If you have created an Excel workbook with calculations in it that you don’t want your colleagues to be able to accidentally delete or overtype, you will need to lock the relevant cells. You may be surprised to hear that by default, all the cells in Excel are locked by default! But if that is the case, then why can they be edited? That’s because it is a two stage process.
So let’s imagine you’ve made this sweet spreadsheet at work, and you want your colleagues to be able to update the cells A3 to B8 (the cells in white) but have the green cells locked down:
As I said, by default all the cells are actually locked already, what you need to do now is select the cells that you want to be unlocked, i.e. in this case cells A3 to B8. Highlight and select this cell range, then right-click and select Format Cells…
Now when the Format Cells dialogue box appears, select the Protection tab, and un-tick the box that says “Locked” so now those cells are unlocked:
Now you have a sheet where all the cells are locked except the ones you want to be able to be edited.
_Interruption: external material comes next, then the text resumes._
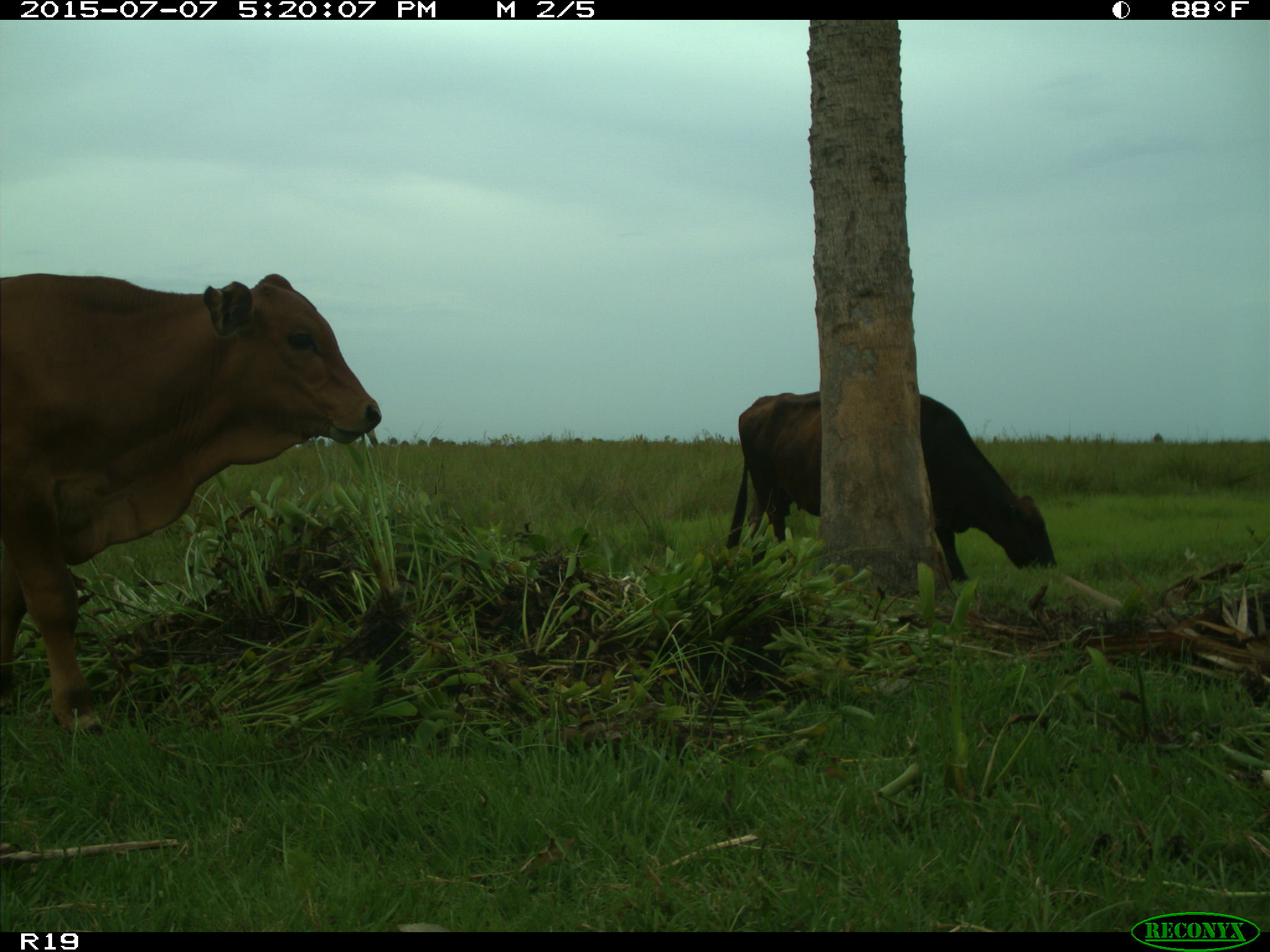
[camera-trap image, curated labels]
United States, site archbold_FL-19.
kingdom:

Next, in Excel’s main ribbon, select the Review tab, and then Protect Sheet button:
Now when the Protect Sheet dialogue box appears, you just need to click OK without changing any of the other options:
You have the option of making the cells password protected, but I advise you don’t use this unless it is really important it is never edited. If it is necessary for somebody to purposely edit your formulas at some point in the future, then without the password they will be stuck. Leaving it without a password means that your users cannot accidentally edit or delete the cells, but if editing is necessary then they can unlock it without seeking special permission from you.
To unlock the cells again, all you need to do is go back to the Protect Sheet option again, but obviously now the button will be labelled “Unprotect Sheet”.